When I first saw this book, it’s eye-catching cover made me instantly think that it was going to be similar to ‘Eye of The North’ or ‘The Polar Bear Explorers’ Club’ (both excellent adventure stories, by the way), but I was spectacularly proved wrong. You would think by now that I would know not to judge a book by its cover!
I have mentioned before that I am a huge fan of Barrington Stoke, as it publishes what it calls ‘super readable’ stories covering such a broad range of topics. Race to the North is no exception. It’s the story of adventurer Matthew Henson, who it is claimed was the first (American) person to reach the North Pole in 1909, but who was forgotten and ignored for many years due to the colour of his skin. After doing a bit of research about the North Pole on the old tinterweb, it’s worth pointing out that while the American government finally announced in 1910 that Henson’s expedition (headed by Commander Peary) was the first true journey to the North Pole, there are now conflicting views as to whether or not the North Pole was reached due to lack of substantive proof. However, there is no doubt that at the time and for many years after, Henson was treated differently to his white expedition counterparts purely due to his skin colour.

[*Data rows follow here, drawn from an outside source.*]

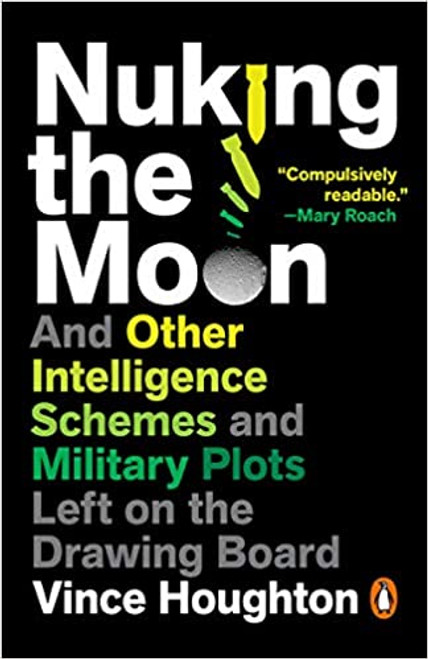 Nuking the Moon by Vince Houghton (Paperback)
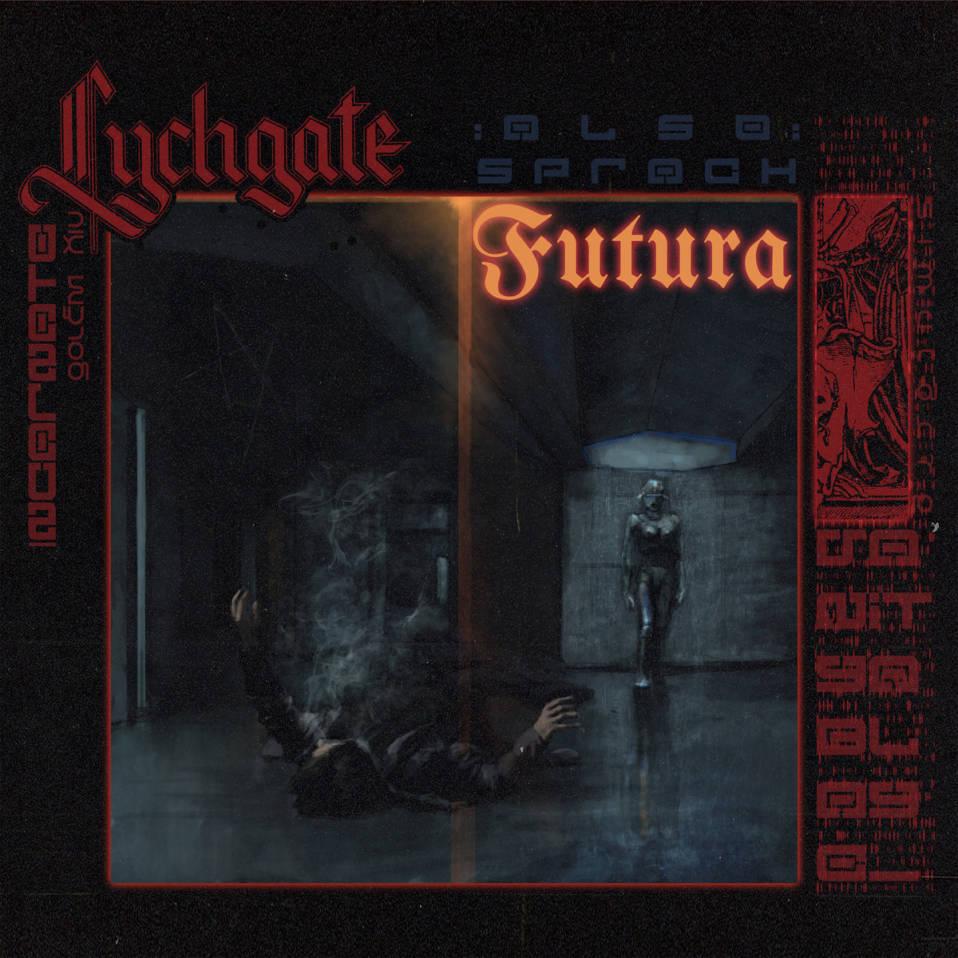 Lychgate – Also Sprach Futura (EP)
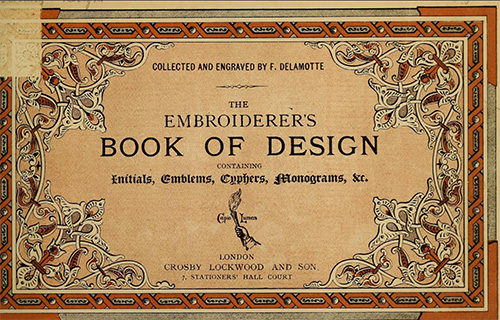 Embroiderers Book of Design - Ideas for hand embroidery, monograms, and more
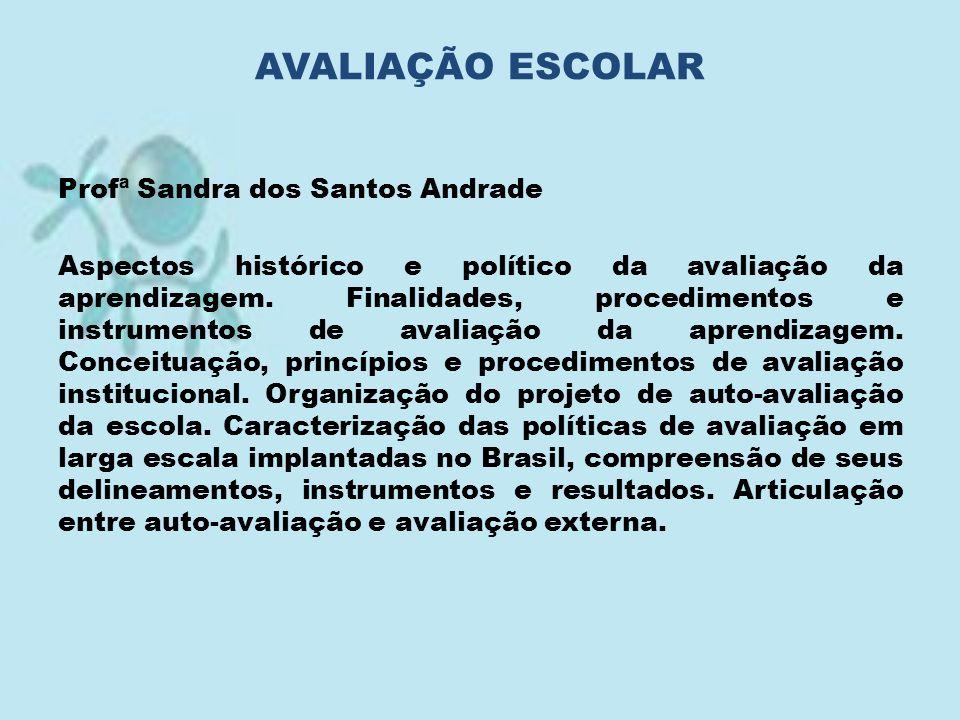 Profª Sandra dos Santos Andrade Aspectos histórico e político da avaliação da aprendizagem. Finalidades, procedimentos e instrumentos de avaliação da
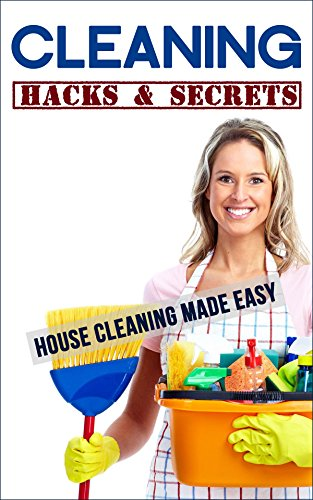 Cleaning Hacks & Secrets: House Cleaning Made Easy by [Wilkins, Rosemarie]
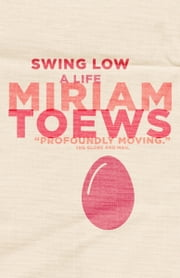 Swing Low - A Life ebook by Miriam Toews
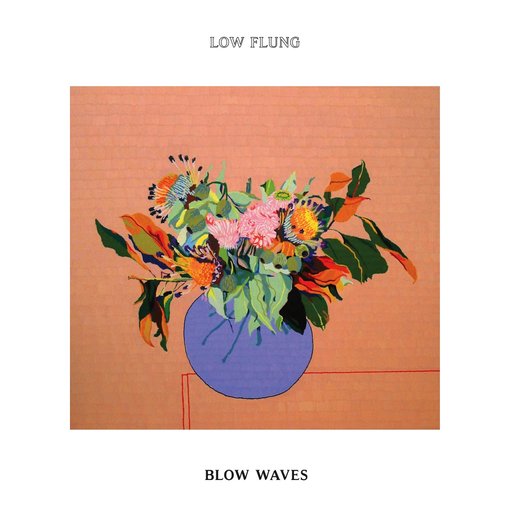 Low Flung - Blow Waves (LP)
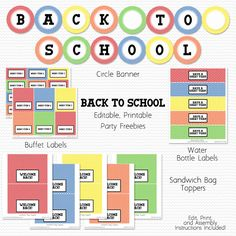 """Free """"Back to School"""" editable, printable pdf party printables: banner, buffet labels, water bottle labels, and bag toppers"""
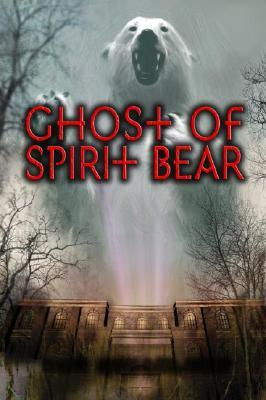 https://www.goodreads.com/book/show/2737487-ghost-of-spirit-bear?ac=1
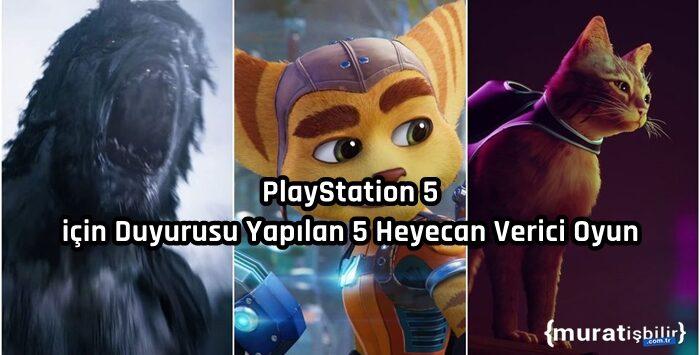 PlayStation 5 İçin Duyurusu Yapılan 5 Heyecan Verici Oyun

For me, Race to the North is both inspiring and informative, as it contains a number of important messages such as overcoming adversity, resilience, and striving for success, as well as introducing the concept of prejudice in an appropriate way for a younger audience. It is written in the first person, and Catherine Johnson’s engaging writing style makes you want to keep reading more. With all Barrington Stoke texts, the book has a dyslexia-friendly layout, typeface and paperstock so that even more readers can enjoy it; it has been edited to a reading age of 8, and has an interest range of 8-12. The story is perfect for sharing, as well as an individual read, and I also think it would make a great ‘free readers’ reading book for those who are not fans of extended reading (such as my daughter), as the chapters are mostly short, and even the longer chapters have plenty of natural breaks.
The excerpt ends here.